* GIVEN PROBLEM: Scan the records for the line containing "What is the approximate"; extract it and all later lines, verbatim, through the end, and nothing before it.

* EXTRACTED RECORDS:
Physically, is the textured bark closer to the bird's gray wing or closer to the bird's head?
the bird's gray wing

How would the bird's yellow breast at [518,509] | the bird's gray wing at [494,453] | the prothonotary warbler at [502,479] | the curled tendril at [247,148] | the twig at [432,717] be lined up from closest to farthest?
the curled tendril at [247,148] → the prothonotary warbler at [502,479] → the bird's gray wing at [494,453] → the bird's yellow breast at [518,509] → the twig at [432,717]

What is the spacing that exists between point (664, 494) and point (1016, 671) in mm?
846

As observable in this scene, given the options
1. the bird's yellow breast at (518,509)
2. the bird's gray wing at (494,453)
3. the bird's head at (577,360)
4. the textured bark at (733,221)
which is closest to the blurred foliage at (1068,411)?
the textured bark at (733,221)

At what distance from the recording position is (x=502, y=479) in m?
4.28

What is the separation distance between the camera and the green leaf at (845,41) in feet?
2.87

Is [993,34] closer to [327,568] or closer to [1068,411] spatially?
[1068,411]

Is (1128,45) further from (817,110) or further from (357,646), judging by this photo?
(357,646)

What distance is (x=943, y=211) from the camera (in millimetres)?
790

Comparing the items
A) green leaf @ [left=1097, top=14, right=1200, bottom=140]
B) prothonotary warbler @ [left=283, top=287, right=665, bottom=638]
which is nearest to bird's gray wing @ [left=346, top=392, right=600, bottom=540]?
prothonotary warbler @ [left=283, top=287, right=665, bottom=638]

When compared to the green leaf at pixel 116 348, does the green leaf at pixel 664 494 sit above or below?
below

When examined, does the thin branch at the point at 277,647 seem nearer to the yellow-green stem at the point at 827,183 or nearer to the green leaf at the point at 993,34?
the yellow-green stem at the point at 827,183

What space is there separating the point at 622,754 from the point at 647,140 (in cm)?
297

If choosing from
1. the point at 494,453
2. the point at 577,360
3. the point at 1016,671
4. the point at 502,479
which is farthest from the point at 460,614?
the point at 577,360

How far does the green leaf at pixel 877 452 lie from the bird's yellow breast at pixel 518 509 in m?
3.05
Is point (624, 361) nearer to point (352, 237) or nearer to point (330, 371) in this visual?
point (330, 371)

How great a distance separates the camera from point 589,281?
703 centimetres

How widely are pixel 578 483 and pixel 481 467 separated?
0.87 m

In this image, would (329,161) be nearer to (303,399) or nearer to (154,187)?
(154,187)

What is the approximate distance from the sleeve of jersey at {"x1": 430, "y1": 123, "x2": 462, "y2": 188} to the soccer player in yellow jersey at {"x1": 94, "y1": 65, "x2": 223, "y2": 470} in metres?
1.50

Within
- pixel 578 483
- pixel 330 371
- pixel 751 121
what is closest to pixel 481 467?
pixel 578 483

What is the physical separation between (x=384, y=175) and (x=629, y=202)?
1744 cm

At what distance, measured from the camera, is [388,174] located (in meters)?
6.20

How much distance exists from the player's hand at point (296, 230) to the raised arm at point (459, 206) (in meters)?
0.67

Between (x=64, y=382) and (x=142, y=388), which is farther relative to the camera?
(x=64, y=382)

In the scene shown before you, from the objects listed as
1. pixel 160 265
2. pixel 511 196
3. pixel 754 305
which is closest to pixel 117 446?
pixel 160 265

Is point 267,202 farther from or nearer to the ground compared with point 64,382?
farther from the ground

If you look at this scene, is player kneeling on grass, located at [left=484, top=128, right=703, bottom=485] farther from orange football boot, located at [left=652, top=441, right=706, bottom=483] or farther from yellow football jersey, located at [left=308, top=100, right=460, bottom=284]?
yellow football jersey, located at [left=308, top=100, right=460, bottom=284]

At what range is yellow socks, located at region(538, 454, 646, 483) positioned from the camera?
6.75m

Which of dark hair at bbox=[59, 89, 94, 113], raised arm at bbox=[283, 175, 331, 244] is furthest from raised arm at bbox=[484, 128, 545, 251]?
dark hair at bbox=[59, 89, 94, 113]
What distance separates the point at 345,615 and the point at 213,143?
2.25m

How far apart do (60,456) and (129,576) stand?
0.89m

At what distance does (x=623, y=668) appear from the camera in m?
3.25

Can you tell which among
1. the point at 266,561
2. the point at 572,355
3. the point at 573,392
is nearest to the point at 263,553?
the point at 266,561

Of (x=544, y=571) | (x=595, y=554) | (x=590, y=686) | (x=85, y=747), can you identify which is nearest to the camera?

* ANSWER FOR THE TASK:
What is the approximate distance from the sleeve of jersey at {"x1": 430, "y1": 123, "x2": 462, "y2": 188} to the soccer player in yellow jersey at {"x1": 94, "y1": 65, "x2": 223, "y2": 470} in metres?
1.50

Within
- pixel 578 483
- pixel 330 371
- pixel 751 121
what is closest to pixel 481 467?
pixel 578 483

What is the physical separation between (x=384, y=175) and (x=629, y=202)?
1744 cm

At what distance, measured from the camera, is [388,174] located (in meters)?
6.20

How much distance exists from the player's hand at point (296, 230) to the raised arm at point (459, 206) (in meters)?
0.67

Between (x=64, y=382) and (x=142, y=388), which is farther relative to the camera?
(x=64, y=382)

In the scene shown before you, from the objects listed as
1. pixel 160 265
2. pixel 511 196
3. pixel 754 305
which is closest to pixel 117 446?
pixel 160 265

Is point 267,202 farther from or nearer to the ground compared with point 64,382?
farther from the ground

If you look at this scene, is player kneeling on grass, located at [left=484, top=128, right=703, bottom=485] farther from orange football boot, located at [left=652, top=441, right=706, bottom=483] or farther from yellow football jersey, located at [left=308, top=100, right=460, bottom=284]?
yellow football jersey, located at [left=308, top=100, right=460, bottom=284]

At what range is yellow socks, located at region(538, 454, 646, 483) positioned from the camera?
6.75m

Which of dark hair at bbox=[59, 89, 94, 113], raised arm at bbox=[283, 175, 331, 244] is furthest from raised arm at bbox=[484, 128, 545, 251]?
dark hair at bbox=[59, 89, 94, 113]
What distance separates the point at 345,615 and the point at 213,143?
2.25m

How far apart do (60,456) and (129,576) stand?
0.89m

At what distance does (x=623, y=668) appear from the camera in m?
3.25

Can you tell which among
1. the point at 266,561
2. the point at 572,355
3. the point at 573,392
is nearest to the point at 263,553?
the point at 266,561

Of (x=544, y=571) | (x=595, y=554) | (x=590, y=686) | (x=85, y=747), can you identify which is nearest to the camera?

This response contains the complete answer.